Jump to content

Portal:Toolforge/Admin/Monthly meeting/2024-09-03

From Wikitech

Attendees

  • David Caro
  • Slavina Stefanova
  • Francesco Negri
  • Arturo Borrero
  • Sarai Sanchez
  • Raymond Ndibe
  • Seyram Komla Sapaty
  • Bryan Davis
  • Lukas Werkmeister

Agenda

  • login-buster bastion
    • some people are still depending on it for their workflows (phab:T360488).
    • how can we support those tools/workflows without keeping the buster bastion running forever?
    • how do we make sure to capture all the tools/workflows that are currently depending on the buster bastion?
    • Andrew was feeling bold and changed login.tools.wmlabs.org to point to a newer bastion, tools-bastion-12
  • k8s upgrade workgroup progress

Notes

  • Round of introductions

login-buster bastion

  • ABG: can we just install the missing packages to the new bastions?
  • BD: bringing back fat bastions means we have fat bastions forever until we find out how to get rid of fat bastions. Taavi was hopeful that removing the exec environment meant users don’t abuse bastions instead of running things in k8s. If we bring back php, perl, etc. we’re gonna have users who go back to the old workflows of running things using “screen” in a bastion, and we have resource constraints problems like we had in the past (NFS, etc.)
  • ABG: I haven’t seen resource constraints in the bastions since we introduced systemd-based resource control
  • BD: it happens less frequently, but we’re still seeing some issues when a user consumes all the IOPS, etc.
  • ABG: systemd could not do resource control on IOPS, maybe newer versions can
  • FN: are there other users using the old bastion?
  • BD: there are 10 active sessions, but most are admins, 4 are real users
  • FN: how hard is it to satisfy the requirements of anomiebot without installing Perl?
  • BD: I spoke with Brad and they’re ok with not having the only thing that is currently not possible in a container.

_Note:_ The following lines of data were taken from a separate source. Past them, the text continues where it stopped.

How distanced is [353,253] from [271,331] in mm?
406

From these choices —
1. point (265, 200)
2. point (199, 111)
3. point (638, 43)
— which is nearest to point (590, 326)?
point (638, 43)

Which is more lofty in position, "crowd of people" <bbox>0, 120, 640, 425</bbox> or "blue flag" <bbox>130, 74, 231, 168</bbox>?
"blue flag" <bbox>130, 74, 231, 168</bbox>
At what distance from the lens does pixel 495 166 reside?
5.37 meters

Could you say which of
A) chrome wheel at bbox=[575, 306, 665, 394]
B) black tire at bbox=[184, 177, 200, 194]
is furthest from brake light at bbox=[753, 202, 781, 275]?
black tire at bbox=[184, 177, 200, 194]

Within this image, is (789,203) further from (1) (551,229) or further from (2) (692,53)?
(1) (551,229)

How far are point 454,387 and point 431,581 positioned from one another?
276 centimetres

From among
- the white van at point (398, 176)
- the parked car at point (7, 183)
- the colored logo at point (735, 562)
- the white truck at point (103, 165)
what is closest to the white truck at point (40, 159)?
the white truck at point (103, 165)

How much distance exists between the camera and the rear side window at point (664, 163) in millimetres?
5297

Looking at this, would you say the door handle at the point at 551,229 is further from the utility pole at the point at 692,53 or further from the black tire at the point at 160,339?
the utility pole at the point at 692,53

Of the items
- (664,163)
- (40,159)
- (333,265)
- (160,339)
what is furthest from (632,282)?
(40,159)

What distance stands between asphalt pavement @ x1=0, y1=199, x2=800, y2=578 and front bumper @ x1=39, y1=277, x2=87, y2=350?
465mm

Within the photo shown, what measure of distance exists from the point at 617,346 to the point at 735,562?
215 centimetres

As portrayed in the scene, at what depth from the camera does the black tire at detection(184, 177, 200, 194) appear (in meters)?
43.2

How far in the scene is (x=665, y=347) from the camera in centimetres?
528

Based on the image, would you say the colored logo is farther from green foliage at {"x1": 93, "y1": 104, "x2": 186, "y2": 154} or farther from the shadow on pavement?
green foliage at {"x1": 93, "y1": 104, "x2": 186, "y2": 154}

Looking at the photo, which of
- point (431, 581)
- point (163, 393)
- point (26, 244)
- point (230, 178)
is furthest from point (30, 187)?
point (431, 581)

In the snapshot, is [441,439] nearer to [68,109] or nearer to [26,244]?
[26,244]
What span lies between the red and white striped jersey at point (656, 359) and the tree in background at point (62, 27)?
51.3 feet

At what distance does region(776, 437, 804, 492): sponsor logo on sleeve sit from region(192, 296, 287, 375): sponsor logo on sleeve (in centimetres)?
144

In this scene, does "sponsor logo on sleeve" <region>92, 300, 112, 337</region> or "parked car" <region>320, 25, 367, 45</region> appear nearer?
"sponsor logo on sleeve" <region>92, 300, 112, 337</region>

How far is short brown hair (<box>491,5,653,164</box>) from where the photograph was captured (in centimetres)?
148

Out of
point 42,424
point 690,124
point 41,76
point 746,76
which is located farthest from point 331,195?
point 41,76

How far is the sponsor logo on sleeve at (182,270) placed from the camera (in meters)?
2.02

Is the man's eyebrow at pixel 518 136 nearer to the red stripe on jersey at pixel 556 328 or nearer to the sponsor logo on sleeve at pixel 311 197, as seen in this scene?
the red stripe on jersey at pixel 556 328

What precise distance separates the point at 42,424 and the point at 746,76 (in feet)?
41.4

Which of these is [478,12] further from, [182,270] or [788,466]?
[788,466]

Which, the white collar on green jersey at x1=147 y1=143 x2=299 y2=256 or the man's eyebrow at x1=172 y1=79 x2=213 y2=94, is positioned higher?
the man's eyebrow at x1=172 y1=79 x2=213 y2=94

It’s an edge case on Brad’s workflow. For everything else it seems things can run inside a container. We can make a bastion container with curl libraries, jobs client, etc.
  • ABG: if we create a bastion based on a container image, we’re just abstracting the problem. Folks need some libraries, if it’s in a container we will have the same problems of deprecating the OS. Why is the container any different than a VM?
  • BD: from my point of view, a VM is 1 instance for everybody, 1 set of CPU, 1 set of IOPS quota. Containers running in k8s give you access to more CPU, more RAM, more IOPS, spreading it across the k8s cluster instead of concentrating in one instance. Another difference is that you can tailor the env to your needs: you can have a container tailored for a specific user, you’re not necessarily putting 8 or 9 languages together like we did with the old fat bastions
  • DC: I see the same advantages Bryan mentioned. There’s also the possibility to extend that service a bit more, e.g. a “shell” command/buildpack/container. Containers also mean each user can have their own version of a library. The difficulty is in forwarding things to the container, but it can be doable. For the specific problem of Anomiebot, there is a container that mostly works so we can probably use that. For other problems, it can be ok to install a package in the bastion as a workaround
  • ABG: Imagine that we have containers that work as bastions, we would still have the problem of deprecating software, unless we take a different approach. Another approach can exist: to enable the workflows of users interacting with Toolforge directly from their laptop, where they can install all the software they like. The “bastion” becomes their laptop.
  • DC: Definitely that is something that we are trying to enable with Toolforge API, CLI, etc. It will not solve all the user needs: some users will still want to ssh to Toolforge and run things there. About software upgrades: the container stops being part of us providing an image, it’s up to the users to upgrade their containers. Some containers will run old software, but it’s more isolated.
  • ABG: it’s the same with VMs, we have VMs running Debian Buster.
  • DC: but Buster VMs will have many issues like connecting to Puppet, etc. and it’s more likely to fail in the future. The container is smaller.
  • ABG: the fundamental process is that we have a policy like “we no longer want to run Debian Buster”. How do you enforce a software upgrade policy on a container? That problem is very similar for VMs and containers. What is the policy if there is a security issue in version x? It may be even easier if the image is a VM where you can simply upgrade a package instead of rebuilding.
  • FN: I agree containers also have issues, but I still prefer using containers instead of a single bastion because we don’t have to do a “big bang” upgrade that affects all users at the same time.
  • DC: upgrades on containers are not so necessary, using containers might remove the need of some security updates. Small bugs or memory issues will not be a problem inside a container. For upgrading containers, buildpacks offer a process to rebuild the base layer. I don’t mind if users are running an old Python version in a container, it will stop working at some point but it’s a problem for the user, it’s not likely to be a vulnerability for the platform.
  • ABG: the most pressing factor to enforce OS upgrades is Puppet. We share Puppet with the SRE team and they have a strong policy about OS upgrades. If we remove Puppet from the equation, we cut the ties with the SRE team and it becomes easier.
  • DC: I’m not sure, if everybody has access to a VM, and that VM is running an old version, they can cause damage. It will just delay the need of upgrades by one or two years but we will still need to upgrade the VM.
  • FN: can we set a timeline for shutting down login-buster? Is the container required by AnomieBot ready?
  • BD: the initial precondition is finding out if there’s a container that works for Brad. I can investigate that and report back by the next meeting.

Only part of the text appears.